[Textabschnitt]
○ ○ ○

Text: Dieter Buhmann
Wissenschaftliche Bearbeitung: Dr. med. Dieter Buhmann, cand. med. Angelika Kuntz
Institut für Rechtsmedizin, Homburg Saar, 1996
Leiter: Prof. Dr. med. Jochen Wilske
Fotografien: Holger Summa, Institut für Anatomie, Homburg Saar
Webseite: Jan Selmer
Das knöcherne Schädeldach ist mittels
Sägeschnitt eröffnet, die Sägeschnittfläche
erscheint dunkelbraun, Stufenbildungen an der Sägeschnittfläche
sind nicht erkennbar. Die Stirn sowie die Jochbeine und der Unterkiefer
weisen mumifizierte Weichteilreste auf. Von den Augenbrauen sind
die Haare teilweise erhalten, außerdem finden sich noch
vereinzelte kurze Barthaare am Kinn. Der Unterkiefer ist vom Schädel
gelöst und liegt etwas weiter unterhalb der Schädelbasis
der Halswirbelsäule auf. Alle zu Lebzeiten noch vorhanden
gewesenen Zähne sind in ihren Zahnfächern.

○ ○ ○

[Aufgaben]
[1] Gib an, welche Farbe die Sägeschnittfläche laut der Schädelbeschreibung hat.
[2] Entscheide für jede Aussage, ob sie mit der Schädelbeschreibung übereinstimmt, und belege deine Antwort mit einem wörtlichen Zitat: (a) Der Unterkiefer ist fest mit dem Schädel verbunden. (b) Am Kinn sind noch einzelne kurze Barthaare vorhanden. (c) An der Sägeschnittfläche sind Stufenbildungen zu sehen.
[3] Schreibe die Schädelbeschreibung im Anschluss an ihren letzten Satz weiter.

○ ○ ○

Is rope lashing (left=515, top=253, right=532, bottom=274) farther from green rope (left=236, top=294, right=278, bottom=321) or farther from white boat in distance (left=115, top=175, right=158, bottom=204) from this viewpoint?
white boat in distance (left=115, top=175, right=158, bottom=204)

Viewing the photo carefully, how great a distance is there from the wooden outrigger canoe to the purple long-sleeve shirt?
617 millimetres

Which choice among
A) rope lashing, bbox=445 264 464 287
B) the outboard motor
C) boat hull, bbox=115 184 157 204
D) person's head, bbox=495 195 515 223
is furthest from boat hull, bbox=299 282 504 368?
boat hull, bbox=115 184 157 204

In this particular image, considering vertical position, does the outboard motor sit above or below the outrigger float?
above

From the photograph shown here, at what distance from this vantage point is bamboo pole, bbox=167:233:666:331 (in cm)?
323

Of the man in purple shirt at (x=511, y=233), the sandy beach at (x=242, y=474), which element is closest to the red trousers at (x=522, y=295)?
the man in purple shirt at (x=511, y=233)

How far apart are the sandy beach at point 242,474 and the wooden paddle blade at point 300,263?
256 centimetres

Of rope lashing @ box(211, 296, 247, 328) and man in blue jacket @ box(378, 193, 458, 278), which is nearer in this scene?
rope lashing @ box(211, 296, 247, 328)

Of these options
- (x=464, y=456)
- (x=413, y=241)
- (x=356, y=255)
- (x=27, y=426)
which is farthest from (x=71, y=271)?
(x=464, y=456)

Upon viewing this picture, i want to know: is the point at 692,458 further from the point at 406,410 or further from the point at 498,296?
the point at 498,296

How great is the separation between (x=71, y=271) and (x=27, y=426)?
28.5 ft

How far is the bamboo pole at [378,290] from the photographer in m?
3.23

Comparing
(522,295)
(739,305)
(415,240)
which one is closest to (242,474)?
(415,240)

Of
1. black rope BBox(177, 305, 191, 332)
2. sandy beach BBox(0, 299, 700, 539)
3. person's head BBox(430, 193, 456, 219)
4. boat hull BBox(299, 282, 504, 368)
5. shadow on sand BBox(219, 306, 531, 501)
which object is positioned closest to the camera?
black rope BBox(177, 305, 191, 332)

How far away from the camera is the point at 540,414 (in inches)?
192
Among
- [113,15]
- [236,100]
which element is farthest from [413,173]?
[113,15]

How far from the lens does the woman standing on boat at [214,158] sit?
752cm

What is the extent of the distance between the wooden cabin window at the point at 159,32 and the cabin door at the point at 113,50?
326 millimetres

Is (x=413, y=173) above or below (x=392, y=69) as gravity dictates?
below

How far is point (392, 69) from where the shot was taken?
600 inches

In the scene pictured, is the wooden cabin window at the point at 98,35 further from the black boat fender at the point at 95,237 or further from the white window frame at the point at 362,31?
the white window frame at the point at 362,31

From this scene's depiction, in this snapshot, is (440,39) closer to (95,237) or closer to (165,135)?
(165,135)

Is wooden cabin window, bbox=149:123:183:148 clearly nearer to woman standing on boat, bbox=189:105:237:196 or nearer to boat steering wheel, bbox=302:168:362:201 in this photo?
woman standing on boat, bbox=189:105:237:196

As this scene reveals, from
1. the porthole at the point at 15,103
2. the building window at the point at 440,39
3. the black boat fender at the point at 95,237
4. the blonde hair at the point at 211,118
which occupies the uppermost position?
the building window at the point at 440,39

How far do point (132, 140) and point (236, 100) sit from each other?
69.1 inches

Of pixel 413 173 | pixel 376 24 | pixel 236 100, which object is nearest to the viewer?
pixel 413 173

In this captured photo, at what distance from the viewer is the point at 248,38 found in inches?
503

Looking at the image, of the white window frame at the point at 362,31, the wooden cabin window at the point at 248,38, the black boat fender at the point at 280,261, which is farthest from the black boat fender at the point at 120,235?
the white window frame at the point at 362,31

○ ○ ○

[Lösungen]
[1] Die Sägeschnittfläche erscheint dunkelbraun.

[2]
(a) Nein: „Der Unterkiefer ist vom Schädel gelöst“
(b) Ja: „außerdem finden sich noch vereinzelte kurze Barthaare am Kinn“
(c) Nein: „Stufenbildungen an der Sägeschnittfläche sind nicht erkennbar“

[3]
Sie sind auf den äußeren (labialen
und bukkalen) Seiten mit bräunlichen vertrockneten Weichteilresten
teilweise bedeckt. Die freiliegenden Knochenteile haben eine schwärzliche
Farbe.
Der Halswirbelsäule liegen das Zungenbein,
der verknöcherte Kehlkopf und der verknöcherte Ringknorpel
auf. Sie zeigen keine Zeichen einer Gewalteinwirkung zu Lebzeiten
oder nach dem Tode. Sie sind von dunkelbrauner Farbe. Die Halswirbelsäule
liegt gestreckt und die vorderen Wirbelkörperkanten haben
zum Teil degenerative Veränderungen. Der 4. Halswirbelkörper
hat auf der linken Seite eine lippenartige Ausziehung nach unten
(Abb. 3). Im Gegensatz zum Schädel ist die Halswirbelsäule
von hellbrauner Farbe.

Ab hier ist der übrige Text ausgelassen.